引用文:
■ ■ ■ ■ ■ ■ ■

コンプレックスの生い立ちと終焉
コンプレックス。多くの人は何かしらあると思っている。言い換えれば、「人より劣っている」と気にすること。
外見に限らず、内面についてコンプレックスを抱いている人もいる。「なぜ自分はみんなより覚えが遅いのだろう」とか。
なんとなく、過去の記憶が呼び覚まされし者になったので私のコンプレックスについて紐解いていこう。が、一つだけ先に言わせてほしい。
本来、人にコンプレックスを打ち明ける必要などない。伝えられた側は何と返答したら良いのか困るし、打ち明けられたその部分に目がいってしまう場合もある。
ここで書く私のことは、これを読んでくださっているあなたにとって、こういう考えがあるんだと少しでも感じてほしいただのエゴみたいなものです。
では、外見に関してのことを2つ。
①歯並びが悪い
私には八重歯がある。上の前歯から三つ目の犬歯が歯茎の側面からこんにちはしている。小学生の頃には既にいた。
日本には八重歯は可愛いとされる文化があるが、それは歯並びに沿って少し尖った歯がチラッと見えるくらいのものだと思っている。私の場合は口を閉じて笑った時ですら見えるし、口の中にぶっ刺さったことがあるくらい立派なものだ。
笑顔を作るのは問題ない。しかし、思いっきりイーッとする時と大笑いする時は歯茎まで丸見えになる。ちなみに両方の犬歯が側面から出ており、どちらかと言えば左の方が出ている。
小学生の頃に行われていた歯科検診で「これはまずいね〜」と歯科医に言われたのが意識し始めるきっかけとなった。でも、歯科検診のたびに毎回言われるんじゃないかという恐怖だけで、日常生活ではなんとも思っていなかった。なんなら友人や高校の先輩に「八重歯かわいい」って言われることもあった。
そこまでは良かった。コンプレックスになってしまったのは何年か前に交際をしていた彼氏と一緒にテレビを観ていて、大笑いをした時だ。

■ ■ ■ ■ ■ ■ ■

提供情報:
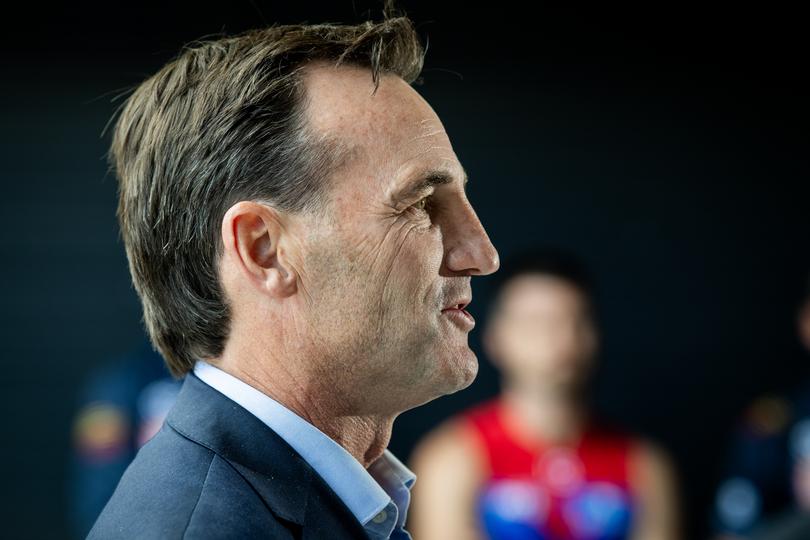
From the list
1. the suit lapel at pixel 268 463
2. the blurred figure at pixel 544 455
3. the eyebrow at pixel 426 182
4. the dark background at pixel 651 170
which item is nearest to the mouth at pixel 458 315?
the eyebrow at pixel 426 182

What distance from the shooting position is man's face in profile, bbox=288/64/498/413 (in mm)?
1251

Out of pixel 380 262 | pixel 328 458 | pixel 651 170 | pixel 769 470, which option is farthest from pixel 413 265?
pixel 651 170

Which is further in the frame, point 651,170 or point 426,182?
point 651,170

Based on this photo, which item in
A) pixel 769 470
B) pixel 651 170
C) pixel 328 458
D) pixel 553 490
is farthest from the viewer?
pixel 651 170

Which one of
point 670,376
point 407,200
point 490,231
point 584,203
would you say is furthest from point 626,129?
point 407,200

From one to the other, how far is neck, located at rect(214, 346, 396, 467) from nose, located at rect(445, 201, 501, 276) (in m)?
0.23

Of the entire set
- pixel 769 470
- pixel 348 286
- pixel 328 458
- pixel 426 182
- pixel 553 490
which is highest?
pixel 426 182

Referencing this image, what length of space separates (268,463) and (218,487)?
0.28ft

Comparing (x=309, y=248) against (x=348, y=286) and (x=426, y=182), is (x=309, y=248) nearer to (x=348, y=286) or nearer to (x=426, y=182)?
(x=348, y=286)

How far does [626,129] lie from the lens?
13.0 feet

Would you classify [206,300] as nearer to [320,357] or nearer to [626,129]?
[320,357]

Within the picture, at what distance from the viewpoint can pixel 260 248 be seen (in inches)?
49.3

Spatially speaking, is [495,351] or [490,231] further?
[490,231]

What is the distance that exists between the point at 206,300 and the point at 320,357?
0.17m
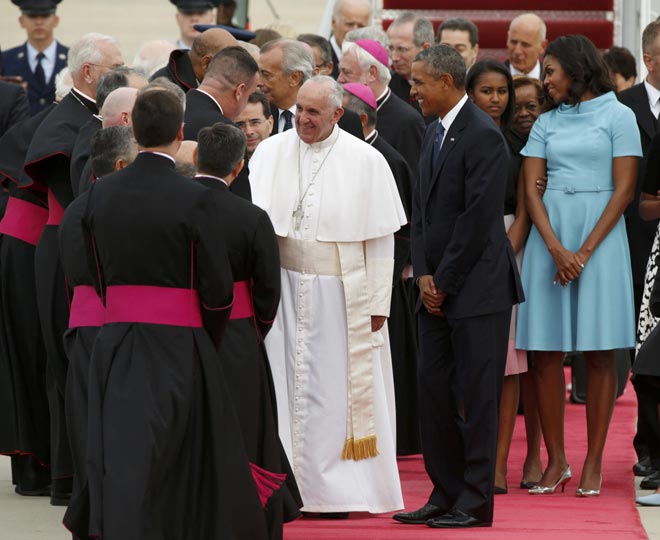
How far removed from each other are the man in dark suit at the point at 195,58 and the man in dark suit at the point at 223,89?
1075 mm

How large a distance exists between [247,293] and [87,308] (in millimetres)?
816

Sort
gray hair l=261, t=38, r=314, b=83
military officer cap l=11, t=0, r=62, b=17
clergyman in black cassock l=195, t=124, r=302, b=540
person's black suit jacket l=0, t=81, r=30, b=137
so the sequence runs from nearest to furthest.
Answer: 1. clergyman in black cassock l=195, t=124, r=302, b=540
2. gray hair l=261, t=38, r=314, b=83
3. person's black suit jacket l=0, t=81, r=30, b=137
4. military officer cap l=11, t=0, r=62, b=17

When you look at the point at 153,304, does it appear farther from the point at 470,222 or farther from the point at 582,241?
the point at 582,241

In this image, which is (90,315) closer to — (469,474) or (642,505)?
(469,474)

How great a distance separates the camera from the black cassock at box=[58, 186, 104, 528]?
22.1 feet

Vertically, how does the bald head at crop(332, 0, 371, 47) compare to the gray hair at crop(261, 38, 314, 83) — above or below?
above

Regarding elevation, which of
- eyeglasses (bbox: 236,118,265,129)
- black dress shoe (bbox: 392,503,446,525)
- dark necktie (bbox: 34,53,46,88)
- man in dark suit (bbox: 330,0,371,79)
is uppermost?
man in dark suit (bbox: 330,0,371,79)

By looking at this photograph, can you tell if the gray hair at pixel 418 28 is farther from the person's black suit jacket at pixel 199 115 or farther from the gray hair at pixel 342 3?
the person's black suit jacket at pixel 199 115

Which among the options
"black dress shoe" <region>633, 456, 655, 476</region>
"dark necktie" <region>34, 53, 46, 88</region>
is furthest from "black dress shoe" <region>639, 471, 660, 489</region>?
"dark necktie" <region>34, 53, 46, 88</region>

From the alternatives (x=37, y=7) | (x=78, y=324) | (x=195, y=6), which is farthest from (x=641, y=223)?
(x=37, y=7)

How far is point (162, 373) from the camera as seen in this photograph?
588 cm

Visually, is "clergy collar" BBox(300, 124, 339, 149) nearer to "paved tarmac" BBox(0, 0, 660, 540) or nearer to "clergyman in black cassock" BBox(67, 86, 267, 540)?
"clergyman in black cassock" BBox(67, 86, 267, 540)

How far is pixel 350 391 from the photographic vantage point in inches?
294

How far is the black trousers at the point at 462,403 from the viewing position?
23.4ft
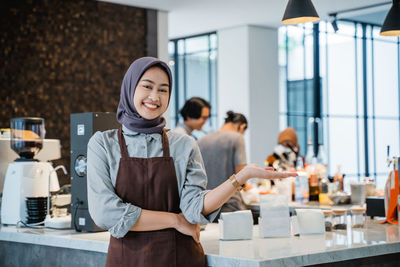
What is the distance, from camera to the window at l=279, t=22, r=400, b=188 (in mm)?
10188

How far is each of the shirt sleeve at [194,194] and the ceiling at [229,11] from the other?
571 cm

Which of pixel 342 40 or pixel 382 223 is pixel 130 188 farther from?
pixel 342 40

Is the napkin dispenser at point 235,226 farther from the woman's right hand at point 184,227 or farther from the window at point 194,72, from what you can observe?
the window at point 194,72

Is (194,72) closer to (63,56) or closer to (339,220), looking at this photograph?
(63,56)

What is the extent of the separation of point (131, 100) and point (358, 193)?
2.79 meters

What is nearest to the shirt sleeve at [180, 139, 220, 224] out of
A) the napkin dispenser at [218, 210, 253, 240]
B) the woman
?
the woman

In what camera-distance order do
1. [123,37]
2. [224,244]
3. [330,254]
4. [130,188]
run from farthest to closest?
[123,37] < [224,244] < [330,254] < [130,188]

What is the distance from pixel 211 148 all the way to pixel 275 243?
6.48 ft

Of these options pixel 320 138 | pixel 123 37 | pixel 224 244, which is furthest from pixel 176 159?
pixel 320 138

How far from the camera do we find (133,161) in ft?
7.12

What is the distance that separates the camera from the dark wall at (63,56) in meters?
6.66

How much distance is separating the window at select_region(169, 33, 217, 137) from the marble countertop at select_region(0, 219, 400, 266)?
284 inches

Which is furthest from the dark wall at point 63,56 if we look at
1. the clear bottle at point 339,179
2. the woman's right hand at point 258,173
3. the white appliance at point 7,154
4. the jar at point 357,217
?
the woman's right hand at point 258,173

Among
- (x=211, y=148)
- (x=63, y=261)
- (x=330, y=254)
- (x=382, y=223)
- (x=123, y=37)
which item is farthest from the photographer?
(x=123, y=37)
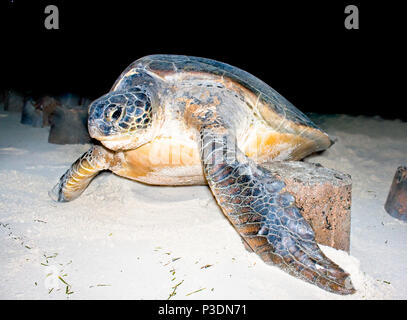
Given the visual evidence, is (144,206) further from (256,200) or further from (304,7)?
(304,7)

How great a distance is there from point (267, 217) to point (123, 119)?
1224 mm

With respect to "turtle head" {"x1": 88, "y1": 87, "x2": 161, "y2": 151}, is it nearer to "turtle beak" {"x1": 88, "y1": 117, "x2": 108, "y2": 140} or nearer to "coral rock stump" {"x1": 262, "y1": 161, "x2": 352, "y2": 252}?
"turtle beak" {"x1": 88, "y1": 117, "x2": 108, "y2": 140}

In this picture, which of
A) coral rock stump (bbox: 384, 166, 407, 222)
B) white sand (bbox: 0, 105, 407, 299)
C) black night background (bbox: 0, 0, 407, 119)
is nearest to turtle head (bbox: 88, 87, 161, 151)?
white sand (bbox: 0, 105, 407, 299)

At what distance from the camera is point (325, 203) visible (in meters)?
1.84

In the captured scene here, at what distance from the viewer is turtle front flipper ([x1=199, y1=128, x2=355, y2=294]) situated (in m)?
1.48

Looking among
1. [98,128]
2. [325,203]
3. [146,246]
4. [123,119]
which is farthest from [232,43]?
[146,246]

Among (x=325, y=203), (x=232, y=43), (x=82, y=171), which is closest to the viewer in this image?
(x=325, y=203)

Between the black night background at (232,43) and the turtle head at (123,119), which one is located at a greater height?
the black night background at (232,43)

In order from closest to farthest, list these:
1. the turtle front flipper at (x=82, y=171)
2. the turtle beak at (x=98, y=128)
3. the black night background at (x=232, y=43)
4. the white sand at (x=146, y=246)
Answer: the white sand at (x=146, y=246), the turtle beak at (x=98, y=128), the turtle front flipper at (x=82, y=171), the black night background at (x=232, y=43)

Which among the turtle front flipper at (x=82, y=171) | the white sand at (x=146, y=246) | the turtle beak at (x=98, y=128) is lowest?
the white sand at (x=146, y=246)

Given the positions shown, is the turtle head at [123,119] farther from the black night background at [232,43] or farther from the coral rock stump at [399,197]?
the black night background at [232,43]

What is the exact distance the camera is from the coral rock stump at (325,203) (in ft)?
5.95

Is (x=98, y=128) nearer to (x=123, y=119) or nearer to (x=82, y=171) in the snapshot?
(x=123, y=119)

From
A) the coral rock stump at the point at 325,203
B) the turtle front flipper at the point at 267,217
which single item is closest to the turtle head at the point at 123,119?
the turtle front flipper at the point at 267,217
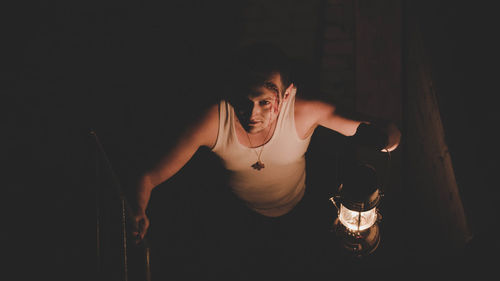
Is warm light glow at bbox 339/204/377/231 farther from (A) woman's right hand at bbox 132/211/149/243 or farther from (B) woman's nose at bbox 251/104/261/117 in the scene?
(A) woman's right hand at bbox 132/211/149/243

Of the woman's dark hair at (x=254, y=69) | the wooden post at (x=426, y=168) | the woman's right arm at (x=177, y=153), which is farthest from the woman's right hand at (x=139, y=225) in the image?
the wooden post at (x=426, y=168)

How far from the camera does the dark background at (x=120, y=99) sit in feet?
5.03

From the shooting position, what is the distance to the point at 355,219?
1.64 meters

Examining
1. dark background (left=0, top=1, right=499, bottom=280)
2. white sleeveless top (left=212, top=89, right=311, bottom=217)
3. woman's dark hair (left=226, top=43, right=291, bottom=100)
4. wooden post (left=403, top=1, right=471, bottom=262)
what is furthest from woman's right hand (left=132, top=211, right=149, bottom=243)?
wooden post (left=403, top=1, right=471, bottom=262)

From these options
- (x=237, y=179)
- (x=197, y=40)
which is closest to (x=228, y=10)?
(x=197, y=40)

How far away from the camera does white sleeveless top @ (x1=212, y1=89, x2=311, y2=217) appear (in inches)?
83.7

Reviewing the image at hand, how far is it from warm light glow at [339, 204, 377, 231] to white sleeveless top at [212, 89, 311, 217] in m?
0.76

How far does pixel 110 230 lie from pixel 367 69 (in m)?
2.89

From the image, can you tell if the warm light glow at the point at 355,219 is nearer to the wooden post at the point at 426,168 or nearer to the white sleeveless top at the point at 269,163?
the wooden post at the point at 426,168

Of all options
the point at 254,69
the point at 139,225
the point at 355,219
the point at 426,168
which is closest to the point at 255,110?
the point at 254,69

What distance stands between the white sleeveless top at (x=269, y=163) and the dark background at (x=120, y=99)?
291 mm

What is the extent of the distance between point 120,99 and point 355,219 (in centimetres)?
295

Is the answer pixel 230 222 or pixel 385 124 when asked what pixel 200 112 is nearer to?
pixel 385 124

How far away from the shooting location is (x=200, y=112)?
6.82 feet
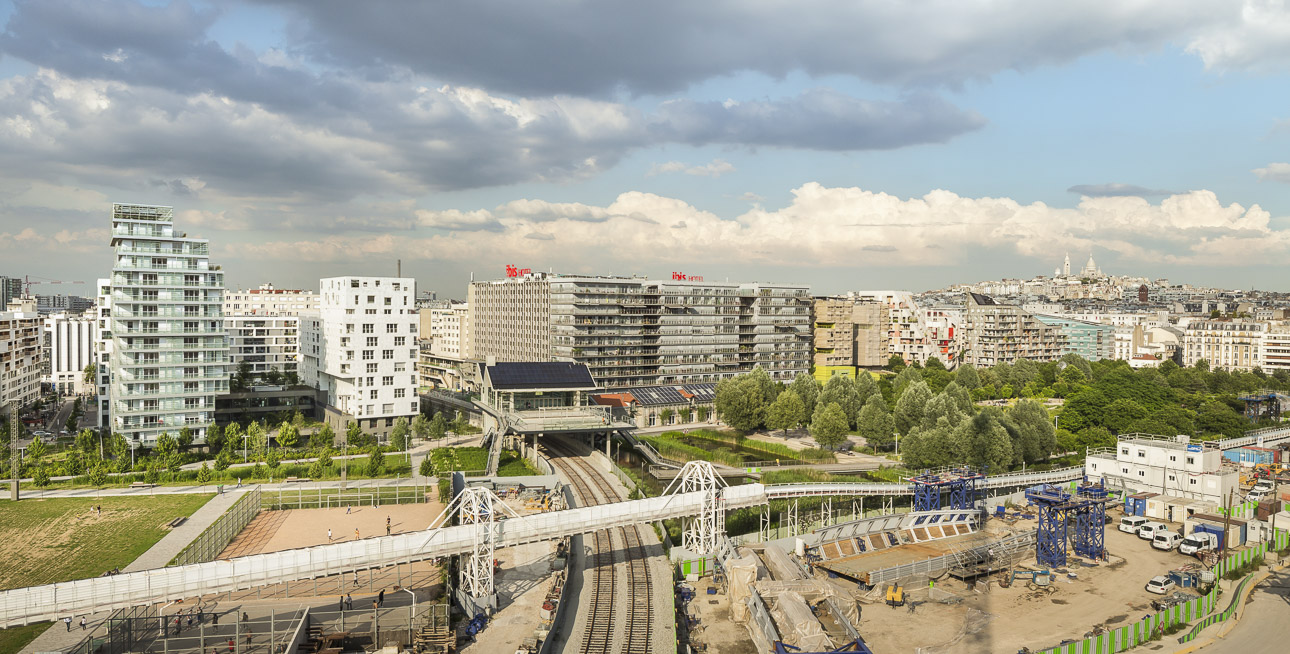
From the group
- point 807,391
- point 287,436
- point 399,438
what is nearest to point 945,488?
point 807,391

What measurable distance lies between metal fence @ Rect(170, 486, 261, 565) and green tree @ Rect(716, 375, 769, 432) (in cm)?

■ ■ ■ ■ ■ ■ ■

やること: 上にあるコンプレックスについての文章を、最後の文の後から書き継いでください。

解答例:
「顔やばいよ、あんまり笑わない方がいいよ」と急に言われた。あまりにも衝撃的で、とんでもないショックを受けた。何も言い返せなかった。事実、歯並びが悪いからだ。
別れ話になった時も「ずっと思ってたけど、あなたの顔面は中の下だよ」とこれまたグッサリ来る言葉を投げかけてきた。流石に「あなただってイケメンなわけじゃない」と言い返したが、「分かってるよ、でもあなたの顔面は中の下」…。結局それに対する言葉が見つからず、何も言えなかった。
それ以来、笑う時に手で口元を隠すようになった。
◆現在の私が考えていること
まず「笑った時の顔がやばい」って。やかましいわ。こいつとは5年も交際していた。その間、ずっと考えていたということか?「ブスと付き合ってんだよな〜」って?
矯正は”できたら”している。費用は100万はかかるだろう。私の場合はそれ以上かもしれない。今の私には分割でも、ポンと出せる金額でもない。
たしかに自分の歯とは一生の付き合いになるから矯正はした方が良い。そんなことは分かっている。分かっているからこそ、そう言うなら金を出してくれよと思う。
その八重歯は今もご健在で、笑う時に手で口元を隠す仕草は癖づいてしまっている。写真を撮る時も学生時代は必ず歯を見せる笑顔だったが、口を閉じて作ることが多くなった。
とは言え、「絶対に歯を見せて笑顔を作らないぞ」という気持ちではいないし、あまり遭遇しない私の八重歯の形はアイデンティティであり、チャームポイントとして捉えるようにしている。
口元を隠すようになってしまっていても、歯磨きがしづらくても、「あなたのチャームポイントは何ですか?」と聞かれれば即座に「八重歯です」と答える。
②声が低い
中学の頃のことである。当時片想いしていた男に誰かが私の好意を言ったのだろう。休み時間に男の同級生がニヤけながらノートの切れ端を渡してきた。(こいつが言ったんじゃないかとなんとなく思っている)
「声の低い女は嫌いだから」と書かれていた。同じクラスになったことがあるため、文字の癖を知っていたから本人の字だと分かった。告白していないのにフラれている。というか嫌われている。
いつもなら廊下ですれ違えば何かとちょっかいをかけてきていたのに、突然目も合わせない状態になり、何かおかしいと思っていた違和感が当たっていた。
私はこの件があってから初めて自分の声が低いことを知った。
◆現在の私が考えていること
まあ、友人との動画で自分の声を聞くとキショいなと自分でも思う。普段この声で人と話しているのかと嫌になる。
先に自分で気付いた方がまだ良かった。人から声が嫌いだと言われたら傷は当たり前につく。そしてノートの切れ端を渡してきたお前。面白がるんじゃあないよ。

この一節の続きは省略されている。